In January, nearly 700 people showed up for a public hearing to debate the 8,300-cow Rosendale dairy proposed for Fond du Lac County, between Waupaca and Oshkosh. Plans for the expansion are moving forward, but attorney Saul says adding to the current limit of about 4,150 cattle will require a modified permit and a new round of public comment.

There will be plenty. According to Russ Tooley of the local opposition group Centerville CARES, the Rosendale expansion, when completed, would generate as much waste as a city of 75,000 people.

Barbara Pandolfo, director of public affairs for Milksource, which manages Rosendale and two other farms, counters that local farmers actually need more manure to fertilize their crops than Rosendale can provide. "We supply only 10% of the need in our region," she says. "So farmers must go out and buy chemical-based fertilizers to help make up the difference."

Rosendale, says Pandolfo, goes to great lengths to avoid polluting wells and the water table. "We're very careful in protecting the environment as much as our cows and our whole operation," she says. "But there's a lot of misinformation because they [CAFOs] are relatively new to Wisconsin."

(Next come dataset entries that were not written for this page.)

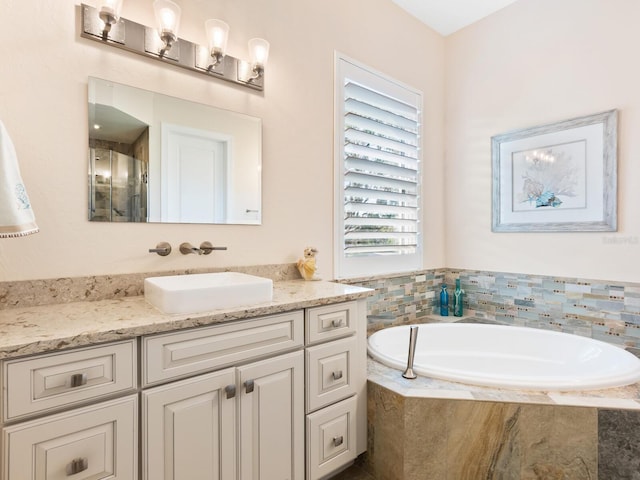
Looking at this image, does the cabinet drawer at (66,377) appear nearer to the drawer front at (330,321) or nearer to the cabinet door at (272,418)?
the cabinet door at (272,418)

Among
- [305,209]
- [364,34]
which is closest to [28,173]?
[305,209]

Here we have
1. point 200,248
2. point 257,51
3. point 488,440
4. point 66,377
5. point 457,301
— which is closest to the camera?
point 66,377

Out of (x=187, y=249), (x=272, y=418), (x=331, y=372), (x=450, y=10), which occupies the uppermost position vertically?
(x=450, y=10)

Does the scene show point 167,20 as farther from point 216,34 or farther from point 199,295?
point 199,295

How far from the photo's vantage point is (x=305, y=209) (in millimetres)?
2145

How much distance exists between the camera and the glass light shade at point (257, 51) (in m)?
1.83

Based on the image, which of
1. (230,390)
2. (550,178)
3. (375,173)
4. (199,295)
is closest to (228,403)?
(230,390)

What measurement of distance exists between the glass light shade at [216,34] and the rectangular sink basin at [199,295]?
111 cm

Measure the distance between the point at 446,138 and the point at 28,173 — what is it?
298 cm

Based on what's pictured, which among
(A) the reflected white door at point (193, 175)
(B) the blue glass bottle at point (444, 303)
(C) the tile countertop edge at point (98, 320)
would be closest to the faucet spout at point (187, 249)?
(A) the reflected white door at point (193, 175)

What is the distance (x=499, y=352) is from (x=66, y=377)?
2.56 m

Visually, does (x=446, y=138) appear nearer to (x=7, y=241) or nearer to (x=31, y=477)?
(x=7, y=241)

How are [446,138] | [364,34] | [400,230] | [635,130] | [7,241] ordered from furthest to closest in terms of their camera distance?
[446,138], [400,230], [364,34], [635,130], [7,241]

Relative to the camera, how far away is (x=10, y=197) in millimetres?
1031
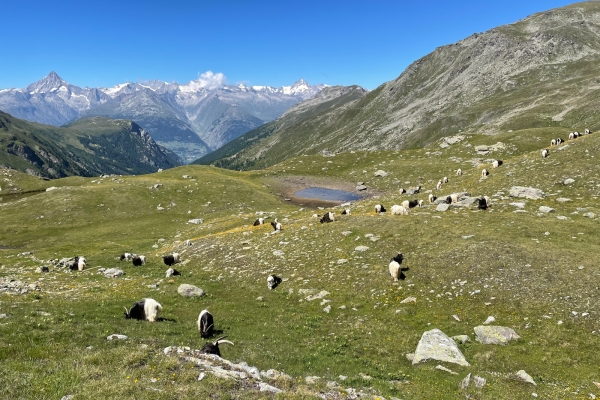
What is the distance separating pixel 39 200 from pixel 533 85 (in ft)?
806

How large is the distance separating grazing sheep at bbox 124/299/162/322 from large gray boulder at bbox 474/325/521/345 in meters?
19.0

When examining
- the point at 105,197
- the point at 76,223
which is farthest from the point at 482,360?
the point at 105,197

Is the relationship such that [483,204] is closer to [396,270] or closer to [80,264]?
[396,270]

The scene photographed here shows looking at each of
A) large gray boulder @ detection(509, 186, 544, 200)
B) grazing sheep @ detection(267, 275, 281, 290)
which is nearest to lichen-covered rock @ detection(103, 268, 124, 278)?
grazing sheep @ detection(267, 275, 281, 290)

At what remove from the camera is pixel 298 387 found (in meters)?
11.8

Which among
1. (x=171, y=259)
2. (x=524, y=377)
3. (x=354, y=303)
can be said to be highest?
(x=171, y=259)

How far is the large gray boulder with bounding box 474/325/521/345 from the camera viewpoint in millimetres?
16578

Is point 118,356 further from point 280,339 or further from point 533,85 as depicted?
point 533,85

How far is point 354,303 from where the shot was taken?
22.1 metres

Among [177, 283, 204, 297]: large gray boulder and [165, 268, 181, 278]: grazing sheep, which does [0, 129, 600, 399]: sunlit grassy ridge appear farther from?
[165, 268, 181, 278]: grazing sheep

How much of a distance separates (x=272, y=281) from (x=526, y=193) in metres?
30.5

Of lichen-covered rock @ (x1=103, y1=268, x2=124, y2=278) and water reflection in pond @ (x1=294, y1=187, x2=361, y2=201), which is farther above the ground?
water reflection in pond @ (x1=294, y1=187, x2=361, y2=201)

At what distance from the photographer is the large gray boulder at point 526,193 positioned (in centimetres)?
3541

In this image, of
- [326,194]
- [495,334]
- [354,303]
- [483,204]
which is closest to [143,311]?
[354,303]
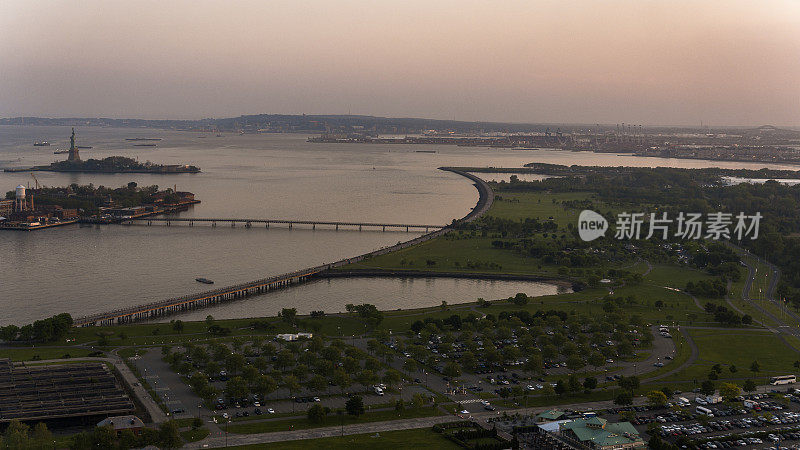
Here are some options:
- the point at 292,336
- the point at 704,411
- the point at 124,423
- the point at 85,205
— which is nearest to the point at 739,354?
the point at 704,411

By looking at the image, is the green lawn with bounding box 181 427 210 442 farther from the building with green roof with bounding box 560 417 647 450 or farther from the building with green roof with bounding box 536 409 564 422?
the building with green roof with bounding box 560 417 647 450

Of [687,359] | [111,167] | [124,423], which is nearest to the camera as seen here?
[124,423]

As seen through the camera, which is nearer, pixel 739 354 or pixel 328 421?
pixel 328 421

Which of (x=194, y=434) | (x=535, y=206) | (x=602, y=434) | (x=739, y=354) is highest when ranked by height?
(x=535, y=206)

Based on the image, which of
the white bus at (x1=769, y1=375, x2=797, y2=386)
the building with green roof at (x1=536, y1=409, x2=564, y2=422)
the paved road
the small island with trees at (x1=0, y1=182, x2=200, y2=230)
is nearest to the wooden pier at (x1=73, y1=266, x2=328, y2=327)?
the paved road

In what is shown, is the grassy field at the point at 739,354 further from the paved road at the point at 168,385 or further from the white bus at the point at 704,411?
the paved road at the point at 168,385

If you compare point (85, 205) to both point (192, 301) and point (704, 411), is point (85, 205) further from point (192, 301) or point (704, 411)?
point (704, 411)
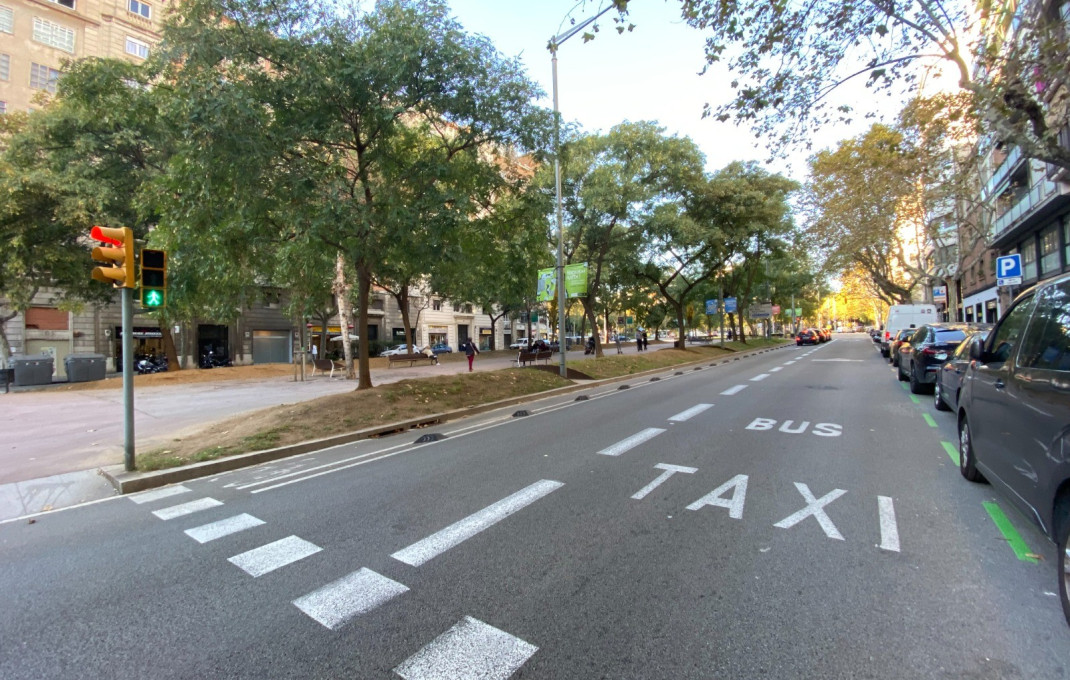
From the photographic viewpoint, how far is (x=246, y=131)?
310 inches

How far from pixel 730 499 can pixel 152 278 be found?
7567 mm

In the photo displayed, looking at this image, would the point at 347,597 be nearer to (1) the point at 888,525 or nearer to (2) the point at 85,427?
(1) the point at 888,525

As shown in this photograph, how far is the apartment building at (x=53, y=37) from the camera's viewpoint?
88.3 ft

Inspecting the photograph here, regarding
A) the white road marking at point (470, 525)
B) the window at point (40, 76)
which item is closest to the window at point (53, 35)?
the window at point (40, 76)

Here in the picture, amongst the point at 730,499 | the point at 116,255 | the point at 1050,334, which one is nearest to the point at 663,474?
the point at 730,499

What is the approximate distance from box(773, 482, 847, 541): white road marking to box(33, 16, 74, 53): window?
4219 cm

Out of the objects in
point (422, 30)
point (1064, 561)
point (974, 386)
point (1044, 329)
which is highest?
point (422, 30)

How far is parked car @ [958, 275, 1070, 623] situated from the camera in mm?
2740

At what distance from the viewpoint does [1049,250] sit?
953 inches

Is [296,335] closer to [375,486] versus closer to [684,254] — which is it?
[684,254]

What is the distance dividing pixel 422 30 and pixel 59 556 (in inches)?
348

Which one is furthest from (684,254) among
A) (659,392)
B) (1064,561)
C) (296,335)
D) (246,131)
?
(296,335)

In the future, the people of Wisconsin may have the chance to become much more familiar with them.

Is Dane digester a boon for bigger farms?

Dane County Executive Kathleen Falk, a longtime environmentalist, is pushing for the phased-in development of two manure digesters that, she says, would reduce the problem of odors and the leaching of animal wastes into the lake system surrounding Madison.

She's lined up $1.2 million in county funds, $6.6 million in state funds. The cost of the first digester, planned for Waunakee, is estimated at $18 million.

The digesters would reduce the air- and water-quality problems posed particularly by large waste lagoons from Confined Animal Feeding Operations (CAFOs).

In theory, all area farmers, large and small, would have access to the digesters, which will process the manure and convert it to energy. But John Peck of the Madison-based Family Farm Defenders argues that only large farmers have a need for the digesters, which he believes would encourage the spread of CAFOs in Dane County.

Falk, in a response letter, called Peck "one of my heroes" but begged to differ with his analysis.

"Dane County has 400 dairy farms, with about 125 cows the average size herd," she wrote. "We want them [small farmers] to be farming forever despite tremendous growth pressures. We have less than 10 large [CAFO] farms, and I don't see more likely because of the price of land."

Falk, noting that Dane was the only one of the state's 72 counties to ban the spreading of manure in the winter, said the digesters will protect the lakes from runoff and provide a source of clean energy. Plus they will add "good, high-paying construction jobs" for construction and maintenance.

John Ikerd, professor emeritus from the University of Missouri's School of Agriculture, sides with Peck. He believes the benefits of manure digesters and methane generation serve to "distract from the more important threats posed by CAFOs, which are significant public health risks."

Editor's note: This article mentioned that Roger Bybee's efforts to get answers from the Wisconsin Dairy Business Association executive director Laurie Fischer and and information director Peggy S. Dierickx proved futile. Actually, Ms. Dierickx left the employ of the Dairy Business Association during this period, and was involved only in initial contacts. She was ultimately not responsible for the difficulties we had getting information.